[Scene-based question records]
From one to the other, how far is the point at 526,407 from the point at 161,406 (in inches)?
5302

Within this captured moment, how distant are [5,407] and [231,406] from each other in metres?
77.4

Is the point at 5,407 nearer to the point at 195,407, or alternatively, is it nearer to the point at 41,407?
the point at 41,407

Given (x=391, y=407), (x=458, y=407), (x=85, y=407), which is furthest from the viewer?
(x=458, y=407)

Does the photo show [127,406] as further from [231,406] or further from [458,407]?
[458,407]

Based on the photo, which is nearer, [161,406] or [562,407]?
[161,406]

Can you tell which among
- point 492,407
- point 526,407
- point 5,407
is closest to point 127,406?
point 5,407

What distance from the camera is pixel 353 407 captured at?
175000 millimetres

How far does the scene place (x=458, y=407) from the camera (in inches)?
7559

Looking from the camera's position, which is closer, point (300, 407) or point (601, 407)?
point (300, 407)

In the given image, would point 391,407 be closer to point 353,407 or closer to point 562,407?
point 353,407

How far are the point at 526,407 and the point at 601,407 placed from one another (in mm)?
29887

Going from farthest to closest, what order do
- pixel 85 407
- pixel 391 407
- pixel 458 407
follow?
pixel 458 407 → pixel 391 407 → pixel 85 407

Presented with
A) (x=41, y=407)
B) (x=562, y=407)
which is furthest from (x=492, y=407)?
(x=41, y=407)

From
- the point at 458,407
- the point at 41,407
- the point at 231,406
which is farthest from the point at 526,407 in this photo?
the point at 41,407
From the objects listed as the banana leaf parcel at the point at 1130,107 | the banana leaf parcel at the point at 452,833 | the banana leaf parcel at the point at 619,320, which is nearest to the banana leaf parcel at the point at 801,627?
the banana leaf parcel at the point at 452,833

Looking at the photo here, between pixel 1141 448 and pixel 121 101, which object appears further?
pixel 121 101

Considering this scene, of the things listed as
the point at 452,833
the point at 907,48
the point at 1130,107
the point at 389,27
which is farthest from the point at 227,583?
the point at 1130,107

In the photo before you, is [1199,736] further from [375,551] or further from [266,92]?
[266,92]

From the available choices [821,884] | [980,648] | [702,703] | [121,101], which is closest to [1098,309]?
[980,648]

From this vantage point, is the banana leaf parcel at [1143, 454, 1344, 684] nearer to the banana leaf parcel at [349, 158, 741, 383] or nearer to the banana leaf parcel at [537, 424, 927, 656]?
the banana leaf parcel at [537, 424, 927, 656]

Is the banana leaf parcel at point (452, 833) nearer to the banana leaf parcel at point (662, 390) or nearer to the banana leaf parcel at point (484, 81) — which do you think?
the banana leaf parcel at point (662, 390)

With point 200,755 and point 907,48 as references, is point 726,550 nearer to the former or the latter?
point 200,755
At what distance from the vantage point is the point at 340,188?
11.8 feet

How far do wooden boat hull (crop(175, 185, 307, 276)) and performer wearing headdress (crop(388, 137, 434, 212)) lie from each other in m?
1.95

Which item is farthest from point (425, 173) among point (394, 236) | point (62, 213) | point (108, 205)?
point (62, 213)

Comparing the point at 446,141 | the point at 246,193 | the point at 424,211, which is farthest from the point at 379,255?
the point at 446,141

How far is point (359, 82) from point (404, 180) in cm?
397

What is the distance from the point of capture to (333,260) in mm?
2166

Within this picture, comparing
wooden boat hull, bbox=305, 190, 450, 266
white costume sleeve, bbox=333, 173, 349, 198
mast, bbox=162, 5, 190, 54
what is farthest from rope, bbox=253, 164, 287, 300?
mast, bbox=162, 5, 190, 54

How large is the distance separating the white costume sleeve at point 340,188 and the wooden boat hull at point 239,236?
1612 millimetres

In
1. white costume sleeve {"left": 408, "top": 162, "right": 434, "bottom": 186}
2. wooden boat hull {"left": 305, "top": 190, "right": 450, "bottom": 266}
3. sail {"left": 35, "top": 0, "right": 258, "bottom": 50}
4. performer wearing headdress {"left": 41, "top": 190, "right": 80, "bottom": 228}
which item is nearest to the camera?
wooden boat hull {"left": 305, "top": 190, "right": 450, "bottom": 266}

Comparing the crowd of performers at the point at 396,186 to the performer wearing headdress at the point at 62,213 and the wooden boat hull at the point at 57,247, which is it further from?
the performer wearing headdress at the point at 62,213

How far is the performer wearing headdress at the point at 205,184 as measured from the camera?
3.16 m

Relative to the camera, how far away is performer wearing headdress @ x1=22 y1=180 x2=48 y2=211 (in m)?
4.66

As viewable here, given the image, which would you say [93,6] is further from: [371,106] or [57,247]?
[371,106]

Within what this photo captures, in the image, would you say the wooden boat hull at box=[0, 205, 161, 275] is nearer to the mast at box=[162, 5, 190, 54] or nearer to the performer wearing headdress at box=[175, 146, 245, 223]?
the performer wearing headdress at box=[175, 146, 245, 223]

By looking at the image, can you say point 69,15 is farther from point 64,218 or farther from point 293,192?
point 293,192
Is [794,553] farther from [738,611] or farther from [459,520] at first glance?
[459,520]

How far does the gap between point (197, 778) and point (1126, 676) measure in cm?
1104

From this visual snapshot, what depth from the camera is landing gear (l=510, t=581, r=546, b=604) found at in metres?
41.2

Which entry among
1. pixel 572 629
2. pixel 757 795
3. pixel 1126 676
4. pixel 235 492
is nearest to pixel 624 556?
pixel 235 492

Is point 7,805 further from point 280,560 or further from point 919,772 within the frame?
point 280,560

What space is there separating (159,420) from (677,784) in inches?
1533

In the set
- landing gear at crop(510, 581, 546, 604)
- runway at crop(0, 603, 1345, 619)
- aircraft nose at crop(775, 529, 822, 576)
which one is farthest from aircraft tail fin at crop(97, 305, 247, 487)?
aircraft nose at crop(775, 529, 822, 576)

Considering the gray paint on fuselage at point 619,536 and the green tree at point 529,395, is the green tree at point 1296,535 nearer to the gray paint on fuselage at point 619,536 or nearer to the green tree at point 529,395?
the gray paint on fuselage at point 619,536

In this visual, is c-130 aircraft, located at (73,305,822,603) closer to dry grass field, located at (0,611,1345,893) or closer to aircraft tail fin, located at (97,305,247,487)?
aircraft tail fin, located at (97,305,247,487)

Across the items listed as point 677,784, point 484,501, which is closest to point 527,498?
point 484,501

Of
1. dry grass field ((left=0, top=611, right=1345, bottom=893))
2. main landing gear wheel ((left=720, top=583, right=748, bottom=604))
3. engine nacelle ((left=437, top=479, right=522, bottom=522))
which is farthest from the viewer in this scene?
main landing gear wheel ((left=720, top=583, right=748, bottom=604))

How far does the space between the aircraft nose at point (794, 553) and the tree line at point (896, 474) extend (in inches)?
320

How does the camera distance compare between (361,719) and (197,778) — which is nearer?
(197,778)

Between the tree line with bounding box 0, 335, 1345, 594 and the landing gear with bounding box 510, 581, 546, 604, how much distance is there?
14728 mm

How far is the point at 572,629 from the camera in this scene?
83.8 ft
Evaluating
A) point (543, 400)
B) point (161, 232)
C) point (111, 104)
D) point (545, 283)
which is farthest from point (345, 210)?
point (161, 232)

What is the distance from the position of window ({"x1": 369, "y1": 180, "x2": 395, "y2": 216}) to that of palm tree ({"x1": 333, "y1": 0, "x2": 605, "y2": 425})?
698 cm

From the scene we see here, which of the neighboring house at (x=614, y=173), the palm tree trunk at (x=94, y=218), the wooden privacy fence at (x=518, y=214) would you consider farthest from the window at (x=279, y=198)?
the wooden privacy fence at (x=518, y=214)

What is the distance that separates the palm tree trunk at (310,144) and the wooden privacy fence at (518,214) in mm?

§ **WRITTEN REQUEST**
Substitute "the observer" for every "the camera" in the rows above and write all the lines out again, leaving everything else unchanged.

§ **COMPLETED TASK**
From one to the other, how far is the point at 526,407 from the point at 161,406 (in inches)?
5302

Within this captured moment, how distant are [5,407] and [231,406] from each other in metres?
77.4

Is the point at 5,407 nearer to the point at 195,407, or alternatively, is it nearer to the point at 41,407?
the point at 41,407

Given (x=391, y=407), (x=458, y=407), (x=85, y=407), which is furthest from the viewer?
(x=458, y=407)

Does the photo show [127,406] as further from [231,406] or further from [458,407]?
[458,407]

Based on the photo, which is nearer, [161,406] or [562,407]?
[161,406]

Can you tell which among
- point 492,407
- point 526,407
- point 5,407
is closest to point 127,406?
point 5,407

What distance from the observer is pixel 353 407 captured at?
175000 millimetres

How far does the scene place (x=458, y=407) from the observer (in inches)?
7559

Looking from the observer's position, which is closer, point (300, 407) or point (601, 407)?
point (300, 407)

In the given image, would point 391,407 be closer to point 353,407 or closer to point 562,407?
point 353,407

How far are the point at 526,407 and the point at 601,407 placed from one another (in mm)?
29887

Going from farthest to closest, what order do
- pixel 85 407
- pixel 391 407
- pixel 458 407
follow?
pixel 458 407 → pixel 391 407 → pixel 85 407

Presented with
A) (x=41, y=407)
B) (x=562, y=407)
which is furthest from (x=492, y=407)?
(x=41, y=407)

From
- the point at 458,407
- the point at 41,407
- the point at 231,406
which is farthest from the point at 526,407 in this photo?
the point at 41,407
From the objects listed as the banana leaf parcel at the point at 1130,107 | the banana leaf parcel at the point at 452,833 | the banana leaf parcel at the point at 619,320, which is nearest to the banana leaf parcel at the point at 801,627?
the banana leaf parcel at the point at 452,833

Looking at the photo here, between pixel 1141 448 and pixel 121 101, which object appears further?
pixel 121 101

Considering this scene, of the things listed as
the point at 452,833
the point at 907,48
the point at 1130,107
the point at 389,27
which is farthest from the point at 227,583?
the point at 1130,107

In the photo before you, is [1199,736] further from [375,551] or further from [266,92]?
[266,92]

From the available choices [821,884] | [980,648] | [702,703] | [121,101], which is closest to [1098,309]?
[980,648]

From this vantage point, is the banana leaf parcel at [1143, 454, 1344, 684] nearer to the banana leaf parcel at [349, 158, 741, 383] or nearer to the banana leaf parcel at [537, 424, 927, 656]?
the banana leaf parcel at [537, 424, 927, 656]

Is the banana leaf parcel at point (452, 833) nearer to the banana leaf parcel at point (662, 390) or nearer to the banana leaf parcel at point (484, 81) — which do you think?
the banana leaf parcel at point (662, 390)

With point 200,755 and point 907,48 as references, is point 726,550 nearer to the former or the latter?
point 200,755
At what distance from the vantage point is the point at 340,188?
11.8 feet

How far do wooden boat hull (crop(175, 185, 307, 276)) and performer wearing headdress (crop(388, 137, 434, 212)) lie from each other in m?
1.95

Which item is farthest from point (425, 173) among point (394, 236) | point (62, 213) | point (108, 205)?
point (62, 213)

Comparing the point at 446,141 | the point at 246,193 | the point at 424,211, which is farthest from the point at 379,255?
the point at 446,141

How far is point (359, 82) from point (404, 180) in cm?
397

What is the distance from the point of capture to (333,260) in mm?
2166

Within this picture, comparing
wooden boat hull, bbox=305, 190, 450, 266
white costume sleeve, bbox=333, 173, 349, 198
mast, bbox=162, 5, 190, 54
what is farthest from rope, bbox=253, 164, 287, 300?
mast, bbox=162, 5, 190, 54

How large is the distance separating the white costume sleeve at point 340,188 and the wooden boat hull at point 239,236?
1612 millimetres

In
1. white costume sleeve {"left": 408, "top": 162, "right": 434, "bottom": 186}
2. wooden boat hull {"left": 305, "top": 190, "right": 450, "bottom": 266}
3. sail {"left": 35, "top": 0, "right": 258, "bottom": 50}
4. performer wearing headdress {"left": 41, "top": 190, "right": 80, "bottom": 228}
which item is nearest to the observer?
wooden boat hull {"left": 305, "top": 190, "right": 450, "bottom": 266}

Comparing the crowd of performers at the point at 396,186 to the performer wearing headdress at the point at 62,213 and the wooden boat hull at the point at 57,247, which is it further from?
the performer wearing headdress at the point at 62,213

How far is the performer wearing headdress at the point at 205,184 as measured from the observer?
3.16 m

Relative to the observer, how far away is performer wearing headdress @ x1=22 y1=180 x2=48 y2=211 (in m)?
4.66

As viewable here, given the image, which would you say [93,6] is further from: [371,106] or [57,247]?
[371,106]

Within what this photo captures, in the image, would you say the wooden boat hull at box=[0, 205, 161, 275] is nearer to the mast at box=[162, 5, 190, 54] or nearer to the performer wearing headdress at box=[175, 146, 245, 223]?
the performer wearing headdress at box=[175, 146, 245, 223]

By looking at the image, can you say point 69,15 is farther from point 64,218 or farther from point 293,192?
point 293,192
Is [794,553] farther from [738,611] or farther from [459,520] at first glance?
[459,520]

How far does the gap between point (197, 778) and point (1126, 676) measure in cm?
1104

From this visual snapshot, what depth from the observer is landing gear (l=510, t=581, r=546, b=604) found at in metres?
41.2

Which entry among
1. pixel 572 629
2. pixel 757 795
3. pixel 1126 676
4. pixel 235 492
is nearest to pixel 624 556?
pixel 235 492

Is point 7,805 further from point 280,560 or further from point 919,772 within the frame?
point 280,560

What space is there separating (159,420) from (677,784) in inches?
1533

In the set
- landing gear at crop(510, 581, 546, 604)
- runway at crop(0, 603, 1345, 619)
- aircraft nose at crop(775, 529, 822, 576)
which one is farthest from aircraft tail fin at crop(97, 305, 247, 487)?
aircraft nose at crop(775, 529, 822, 576)

Considering the gray paint on fuselage at point 619,536 and the green tree at point 529,395, is the green tree at point 1296,535 nearer to the gray paint on fuselage at point 619,536 or nearer to the green tree at point 529,395?
the gray paint on fuselage at point 619,536

In this visual, is c-130 aircraft, located at (73,305,822,603) closer to dry grass field, located at (0,611,1345,893) or closer to aircraft tail fin, located at (97,305,247,487)?
aircraft tail fin, located at (97,305,247,487)

Across the items listed as point 677,784, point 484,501, which is closest to point 527,498?
point 484,501

Of
1. dry grass field ((left=0, top=611, right=1345, bottom=893))
2. main landing gear wheel ((left=720, top=583, right=748, bottom=604))
3. engine nacelle ((left=437, top=479, right=522, bottom=522))
which is farthest from the viewer in this scene?
main landing gear wheel ((left=720, top=583, right=748, bottom=604))

How far does the space between the aircraft nose at point (794, 553) and the tree line at point (896, 474) extend (in inches)?
320

How does the observer distance compare between (361,719) and (197,778) — which is nearer?
(197,778)

Between the tree line with bounding box 0, 335, 1345, 594 and the landing gear with bounding box 510, 581, 546, 604, how much distance is there?
14728 mm

How far is the point at 572,629 from the observer in this scene?
83.8 ft
Evaluating
A) point (543, 400)
B) point (161, 232)
C) point (111, 104)
D) point (545, 283)
which is farthest from point (345, 210)?
point (161, 232)

What is the distance from the position of window ({"x1": 369, "y1": 180, "x2": 395, "y2": 216}) to that of palm tree ({"x1": 333, "y1": 0, "x2": 605, "y2": 425})?
698 cm

From the scene we see here, which of the neighboring house at (x=614, y=173), the palm tree trunk at (x=94, y=218), the wooden privacy fence at (x=518, y=214) would you consider farthest from the window at (x=279, y=198)?
the wooden privacy fence at (x=518, y=214)

What is the distance that separates the palm tree trunk at (310,144) and the wooden privacy fence at (518,214) in mm?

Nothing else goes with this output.